The biggest decrease was in Nunavut, with the number of births dropping 11.8 per cent compared with 2021.
Canada, like many other developed countries, has been seeing declining birth trends over the past several years, but the COVID-19 pandemic has affected many people’s plans to have kids, said Kate Choi, an associate professor of sociology at Western University.
“Although the fertility decline was indeed part of a larger trend of fertility decreases that have been occurring in Canada, the magnitude of the decrease is larger than what we would have anticipated in the absence of COVID-19,” she told Global News in an interview.

The high cost of living has magnified the size of the drop in births, Choi said.

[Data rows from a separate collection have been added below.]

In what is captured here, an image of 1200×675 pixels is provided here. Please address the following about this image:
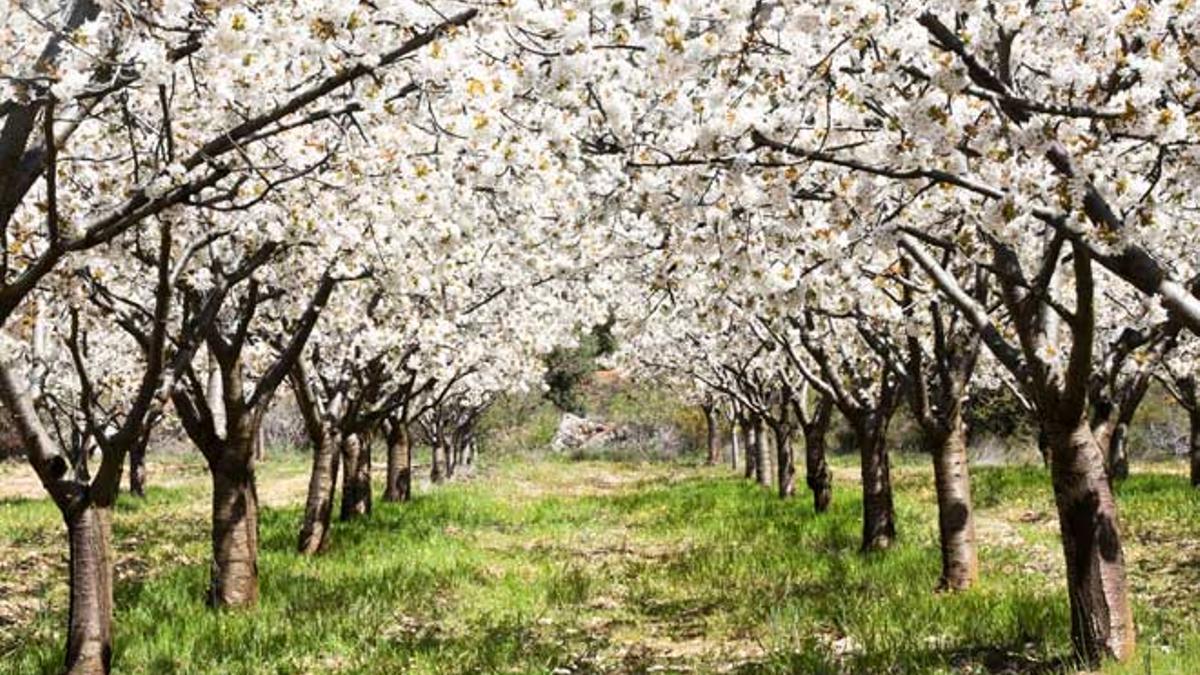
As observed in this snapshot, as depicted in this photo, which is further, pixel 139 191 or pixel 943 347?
pixel 943 347

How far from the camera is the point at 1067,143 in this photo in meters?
5.54

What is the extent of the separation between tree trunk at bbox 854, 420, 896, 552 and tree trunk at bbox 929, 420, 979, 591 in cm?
238

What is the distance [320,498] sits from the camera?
13055mm

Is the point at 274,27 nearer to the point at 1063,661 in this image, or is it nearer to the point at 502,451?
the point at 1063,661

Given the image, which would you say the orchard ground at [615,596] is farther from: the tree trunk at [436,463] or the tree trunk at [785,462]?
the tree trunk at [436,463]

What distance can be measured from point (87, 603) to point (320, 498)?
626cm

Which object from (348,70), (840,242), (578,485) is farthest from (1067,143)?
(578,485)

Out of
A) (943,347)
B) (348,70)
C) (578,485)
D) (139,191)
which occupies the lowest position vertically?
(578,485)

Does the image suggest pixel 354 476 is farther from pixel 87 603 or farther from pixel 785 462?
pixel 87 603

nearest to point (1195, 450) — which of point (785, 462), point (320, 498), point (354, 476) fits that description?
point (785, 462)

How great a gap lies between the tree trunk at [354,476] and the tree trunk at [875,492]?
8.35 m

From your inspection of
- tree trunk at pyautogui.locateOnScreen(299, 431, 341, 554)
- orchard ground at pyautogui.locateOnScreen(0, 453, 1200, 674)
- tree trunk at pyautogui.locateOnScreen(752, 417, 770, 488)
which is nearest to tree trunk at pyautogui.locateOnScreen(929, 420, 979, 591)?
orchard ground at pyautogui.locateOnScreen(0, 453, 1200, 674)

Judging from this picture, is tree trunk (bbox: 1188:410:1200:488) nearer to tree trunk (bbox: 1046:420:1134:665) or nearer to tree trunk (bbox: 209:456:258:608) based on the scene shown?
tree trunk (bbox: 1046:420:1134:665)

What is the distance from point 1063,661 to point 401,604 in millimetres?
5957
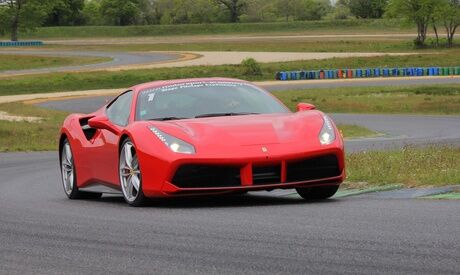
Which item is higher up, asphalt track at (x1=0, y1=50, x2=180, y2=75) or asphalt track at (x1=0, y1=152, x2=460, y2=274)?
asphalt track at (x1=0, y1=152, x2=460, y2=274)

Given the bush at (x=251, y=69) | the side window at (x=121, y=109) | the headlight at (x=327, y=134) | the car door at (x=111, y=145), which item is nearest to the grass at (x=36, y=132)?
the side window at (x=121, y=109)

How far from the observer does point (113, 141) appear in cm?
987

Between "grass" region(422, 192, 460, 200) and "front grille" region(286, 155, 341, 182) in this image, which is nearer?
"grass" region(422, 192, 460, 200)

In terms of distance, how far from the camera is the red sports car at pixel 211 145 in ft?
28.8

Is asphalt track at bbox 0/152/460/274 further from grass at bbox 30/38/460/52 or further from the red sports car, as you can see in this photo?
grass at bbox 30/38/460/52

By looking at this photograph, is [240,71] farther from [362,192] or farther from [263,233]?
[263,233]

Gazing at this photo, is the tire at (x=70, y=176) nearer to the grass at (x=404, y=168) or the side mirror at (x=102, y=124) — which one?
the side mirror at (x=102, y=124)

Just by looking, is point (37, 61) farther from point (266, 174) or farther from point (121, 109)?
point (266, 174)

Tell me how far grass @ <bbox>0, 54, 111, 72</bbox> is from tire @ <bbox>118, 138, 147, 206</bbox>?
53804 millimetres

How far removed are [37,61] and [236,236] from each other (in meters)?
61.3

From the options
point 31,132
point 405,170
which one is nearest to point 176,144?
point 405,170

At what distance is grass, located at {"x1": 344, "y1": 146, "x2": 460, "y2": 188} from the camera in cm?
1011

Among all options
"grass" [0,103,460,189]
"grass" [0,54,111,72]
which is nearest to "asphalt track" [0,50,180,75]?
"grass" [0,54,111,72]

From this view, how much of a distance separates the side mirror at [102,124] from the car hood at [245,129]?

“It’s very expensive to have children and right now, when everything is expensive, it’s very hard for young adults to be able to have the type of lifestyle that allows them to have children, which is contributing to delayed and forgone fertility,” she added.
It’s a concerning trend for Canada, according to Choi, who said decreasing birth rates have the potential to exacerbate population aging issues.
Canada is considered a low-fertility country and its fertility rate has been declining over the past decade.
The latest Statistics Canada data from 2021 reported a fertility rate of 1.44 children per woman that year — marking a slight increase following a steady decline since 2009.
The fertility rate is an estimate of the average number of live births a female can be expected to have in her lifetime, according to StatCan.
As some couples delay their plans to have kids for a variety of reasons, egg freezing and other fertility treatments are on the rise in Canada.

Lifestyle changes and work decisions are contributing factors, with a shift toward smaller families, said Mark Rosenberg, an expert in geography and professor emeritus at Queen’s University.
“I think mainly the factors we should focus on are first and foremost women’s decisions around the labour force and delaying birth until they’re in their 30s,” he told Global News in an interview.
There is also an increasing number of younger people living in single-person households, Rosenberg added.
Despite the drop in births, Canada’s population has been growing at a “record-setting pace,” surpassing the milestone of 40 million people earlier this year, due to a focus on increasing immigration.
Meanwhile, the StatCan report Tuesday also showed a rise in the proportion of babies who were born with a low birth weight — less than 2,500 grams.
Seven per cent of all babies had a low birth weight in 2022 compared with 6.6 per cent the year before.
Babies with a low birth weight are at an increased risk of complications, such as inhibited growth and development and even death, according to StatCan.
“When we see higher rates of low birth weight babies or higher rates of babies that are born who are overweight, those are issues that we should be concerned about because they reflect on people’s health,” Rosenberg said.